Experiments with an isolated population in New South Wales in the 1990s (Priddel & Wheeler, 1999) of malleefowl led to a widespread belief in the importance of fox predation to malleefowl population trends and led to fox-baiting at multiple sites. This view is supported by the first population viability analysis (PVA) for the species (Bode & Brennan, 2011), which suggests that intensive baiting to poison foxes should result in increased malleefowl populations in most circumstances. However, scepticism of the efficacy of fox baiting at the intensities actually used (Benshemesh, 2007) has now been corroborated by the latest meta-analysis (Walsh et al., 2012).
In one sense, this is not surprising. Malleefowl are influenced by many factors, the relative strengths of which are highly likely to vary across space and time in such a widespread species. Thus, while fox baiting is not the panacea once believed (especially if too infrequent actually to reduce fox predation rates), it is likely to be necessary in some circumstances if populations are to be retained. However, further research is needed to determine the conditions under which it is genuinely cost-effective. Three areas for research stand out.
The first is the focus of Walsh et al.'s (2012) research. Much is known about losses of early life stages of the malleefowl, but little about the persistence of adults. Yet the PVA demonstrates that tiny changes in the probability of adult survival are far more important to population persistence than breeding success. Nevertheless, there is currently no monitoring of the survival of marked birds (Bode & Brennan, 2011). It is all very well knowing whether a mound is active (a nest with incubating eggs during the current breeding season) or not, but that confounds adult survival with recruitment, making it much harder to determine how an intervention is affecting population dynamics.
Secondly, more research could identify the maximum carrying capacity of a habitat. from which one might judge the importance of deviations arising from fire, predation or grazing, etc. An intervention that fails to produce an increase in the performance of the population growth factor may simply be because a population that is fluctuating around its natural limit. Interventions are only likely to be effective when populations are too low for density dependence to dominate population dynamics.
The third, and most interesting, area of research that emerges from the study is the need to understand how fox baiting impacts cat predation on malleefowl. Even when foxes are abundant, cats kill some young malleefowl (Priddel & Wheeler, 1994), and several authors (Benshemesh, 2007; Wheeler & Priddel, 2009; Bode & Brennan, 2011; Australian Government, 2012) suggest that mesopredator release (Crooks & Soule, 1999) of cats from foxes could occur when foxes are baited. Such mesopredator release has already been demonstrated in Western Australia (Risbey et al., 2000; de Tores et al., 2007). The current study exhibits just the sort of signature one would expect were more malleefowl being taken by cats following fox baiting – a short-lived surge in malleefowl numbers followed by a decline (Walsh et al., 2012).

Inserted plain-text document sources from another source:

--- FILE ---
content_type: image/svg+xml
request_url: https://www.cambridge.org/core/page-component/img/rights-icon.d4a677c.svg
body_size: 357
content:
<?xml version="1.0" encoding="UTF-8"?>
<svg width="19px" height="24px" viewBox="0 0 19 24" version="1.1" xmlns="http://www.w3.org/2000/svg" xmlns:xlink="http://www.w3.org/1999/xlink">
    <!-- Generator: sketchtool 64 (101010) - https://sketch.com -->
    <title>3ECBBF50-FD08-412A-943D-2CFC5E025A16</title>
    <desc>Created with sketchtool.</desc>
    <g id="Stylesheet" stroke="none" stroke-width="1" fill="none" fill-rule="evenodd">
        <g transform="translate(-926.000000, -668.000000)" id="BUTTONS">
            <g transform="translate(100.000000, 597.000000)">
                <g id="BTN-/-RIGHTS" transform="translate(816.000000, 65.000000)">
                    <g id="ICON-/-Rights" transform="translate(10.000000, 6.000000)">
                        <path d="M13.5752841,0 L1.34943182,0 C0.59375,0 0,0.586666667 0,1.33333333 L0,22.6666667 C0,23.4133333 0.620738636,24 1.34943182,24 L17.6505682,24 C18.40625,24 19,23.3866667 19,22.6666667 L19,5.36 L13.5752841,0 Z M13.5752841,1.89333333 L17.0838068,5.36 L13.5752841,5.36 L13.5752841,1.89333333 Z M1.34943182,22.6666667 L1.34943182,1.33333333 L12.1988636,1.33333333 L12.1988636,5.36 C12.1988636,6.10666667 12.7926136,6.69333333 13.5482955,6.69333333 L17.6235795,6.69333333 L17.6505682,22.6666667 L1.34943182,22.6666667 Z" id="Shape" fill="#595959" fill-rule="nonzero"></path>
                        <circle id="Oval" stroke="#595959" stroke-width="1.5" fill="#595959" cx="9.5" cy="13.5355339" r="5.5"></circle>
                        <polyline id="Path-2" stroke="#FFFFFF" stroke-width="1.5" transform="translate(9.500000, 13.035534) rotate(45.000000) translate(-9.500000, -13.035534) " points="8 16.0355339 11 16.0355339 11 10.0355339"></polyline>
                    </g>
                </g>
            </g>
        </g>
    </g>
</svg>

Fortunately (contra Bode & Brennan, 2011), cat baits are becoming increasingly effective, particularly in areas where sodium monofluroacetate can be applied (Denny & Dickman, 2010). Thus, malleefowl populations that decline after baiting for foxes may need more baiting rather than less, and for two species, not one. Alternatively, reintroduction of a much earlier human introduction, the dingo Dingo familiaris dingo, a species with which malleefowl have shared their habitat for at least 5000 years (Savolainen et al., 2004), could reduce populations of both the more recently introduced smaller predators (Johnson, Isaac & Fisher, 2007; Letnic et al., 2010). However, this idea may be harder to sell given that monitored malleefowl in south-eastern Australia live inside a 5500-km long fence erected with the specific purpose of excluding dingoes because they kill domestic stock. Alternatively, in south-western Australia, they are in habitat fragments from which dingoes have long been eradicated.

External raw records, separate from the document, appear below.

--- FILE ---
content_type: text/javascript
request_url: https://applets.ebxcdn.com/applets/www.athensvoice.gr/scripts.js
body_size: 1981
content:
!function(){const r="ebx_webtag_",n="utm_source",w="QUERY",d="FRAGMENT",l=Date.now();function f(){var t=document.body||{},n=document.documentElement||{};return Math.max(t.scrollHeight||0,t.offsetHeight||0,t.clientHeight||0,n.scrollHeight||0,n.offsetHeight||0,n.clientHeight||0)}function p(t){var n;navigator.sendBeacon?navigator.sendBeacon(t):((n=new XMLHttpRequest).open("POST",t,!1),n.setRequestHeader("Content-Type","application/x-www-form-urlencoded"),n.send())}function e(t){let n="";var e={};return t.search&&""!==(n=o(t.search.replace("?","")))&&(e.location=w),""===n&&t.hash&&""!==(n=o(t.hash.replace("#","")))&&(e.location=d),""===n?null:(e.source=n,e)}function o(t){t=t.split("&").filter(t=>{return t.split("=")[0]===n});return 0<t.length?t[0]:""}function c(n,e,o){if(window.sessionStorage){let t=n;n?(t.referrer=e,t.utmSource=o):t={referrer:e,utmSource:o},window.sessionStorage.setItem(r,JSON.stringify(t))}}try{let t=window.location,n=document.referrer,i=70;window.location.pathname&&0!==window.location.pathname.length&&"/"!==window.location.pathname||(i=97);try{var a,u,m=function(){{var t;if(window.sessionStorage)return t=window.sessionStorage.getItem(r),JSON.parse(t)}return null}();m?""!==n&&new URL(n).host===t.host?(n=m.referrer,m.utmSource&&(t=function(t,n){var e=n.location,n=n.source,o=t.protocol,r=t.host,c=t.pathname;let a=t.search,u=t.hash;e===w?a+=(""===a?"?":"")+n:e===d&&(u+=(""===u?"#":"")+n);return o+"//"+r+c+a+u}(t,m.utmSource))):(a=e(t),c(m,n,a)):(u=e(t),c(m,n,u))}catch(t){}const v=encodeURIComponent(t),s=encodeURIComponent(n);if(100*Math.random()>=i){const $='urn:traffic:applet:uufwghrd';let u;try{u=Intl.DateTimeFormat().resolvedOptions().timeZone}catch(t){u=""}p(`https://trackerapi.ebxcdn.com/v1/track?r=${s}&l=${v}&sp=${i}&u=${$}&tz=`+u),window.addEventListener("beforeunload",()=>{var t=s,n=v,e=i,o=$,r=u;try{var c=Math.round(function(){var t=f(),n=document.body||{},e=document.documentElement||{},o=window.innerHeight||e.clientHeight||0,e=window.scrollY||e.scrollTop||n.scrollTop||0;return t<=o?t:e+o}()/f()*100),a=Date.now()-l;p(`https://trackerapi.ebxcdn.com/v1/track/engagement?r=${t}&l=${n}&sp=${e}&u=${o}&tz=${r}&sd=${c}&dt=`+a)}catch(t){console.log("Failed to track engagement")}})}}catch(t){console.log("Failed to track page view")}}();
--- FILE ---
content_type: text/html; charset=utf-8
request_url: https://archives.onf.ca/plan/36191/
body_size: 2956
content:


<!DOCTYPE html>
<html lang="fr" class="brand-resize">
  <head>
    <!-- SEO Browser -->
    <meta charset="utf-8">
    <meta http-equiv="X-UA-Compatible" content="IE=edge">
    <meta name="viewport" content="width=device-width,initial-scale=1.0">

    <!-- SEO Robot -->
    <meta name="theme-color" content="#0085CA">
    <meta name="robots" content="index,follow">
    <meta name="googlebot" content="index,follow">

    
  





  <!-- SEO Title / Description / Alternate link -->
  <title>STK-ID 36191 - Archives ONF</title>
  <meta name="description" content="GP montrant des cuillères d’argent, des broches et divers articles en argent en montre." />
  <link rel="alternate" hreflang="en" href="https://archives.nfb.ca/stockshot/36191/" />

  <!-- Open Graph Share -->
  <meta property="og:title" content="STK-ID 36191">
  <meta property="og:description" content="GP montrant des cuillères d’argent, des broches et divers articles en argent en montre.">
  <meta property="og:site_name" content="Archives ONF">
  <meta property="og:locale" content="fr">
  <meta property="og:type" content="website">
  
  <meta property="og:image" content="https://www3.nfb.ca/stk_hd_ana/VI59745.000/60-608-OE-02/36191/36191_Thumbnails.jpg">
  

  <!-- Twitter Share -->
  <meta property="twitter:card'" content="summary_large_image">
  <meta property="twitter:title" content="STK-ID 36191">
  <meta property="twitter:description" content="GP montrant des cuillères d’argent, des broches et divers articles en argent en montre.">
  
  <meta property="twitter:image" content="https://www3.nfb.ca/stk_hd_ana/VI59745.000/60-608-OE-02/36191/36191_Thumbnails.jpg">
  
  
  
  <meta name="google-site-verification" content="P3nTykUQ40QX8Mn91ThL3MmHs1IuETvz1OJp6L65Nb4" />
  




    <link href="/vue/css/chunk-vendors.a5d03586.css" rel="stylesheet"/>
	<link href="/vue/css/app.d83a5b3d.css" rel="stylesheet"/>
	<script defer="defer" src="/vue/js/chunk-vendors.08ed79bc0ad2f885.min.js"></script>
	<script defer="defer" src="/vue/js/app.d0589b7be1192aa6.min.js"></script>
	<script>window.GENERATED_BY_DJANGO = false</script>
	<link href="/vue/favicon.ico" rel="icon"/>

However, this begs a bigger question – whether malleefowl are threatened at all? By far the largest proportion of the 100 000 malleefowl thought to exist occur in an uncleared, and unmonitored, tract of semi-arid woodland dubbed the ‘Great Western Woodlands’, which covers about 16 million hectares in south-western Western Australia. This area still has a substantial population of dingoes and, on the basis of habitat change, is less likely to be declining than most of the monitored populations on which modelling has been undertaken. Currently, the threatened status of the malleefowl is justified on the basis of past clearance of the most productive habitat in the agricultural lands of south-east and south-west Australia. While the peak period of land clearance occurred in the 1960s, for malleefowl this is still just within the three generation period over which declines are measured under the International Union for Conservation Red List guidelines (48 years; Garnett, Szabo & Dutson, 2011). But ongoing declines are much harder to demonstrate. Hence, by 2020, the species may no longer meet the criteria for listing as threatened at all. This is not to say that effort should not be put into conserving local populations of malleefowl, a species that has generated extraordinary devotion among many community groups. Rather, at a national level, other species may soon be better able to claim priority for threatened species investment of public funds.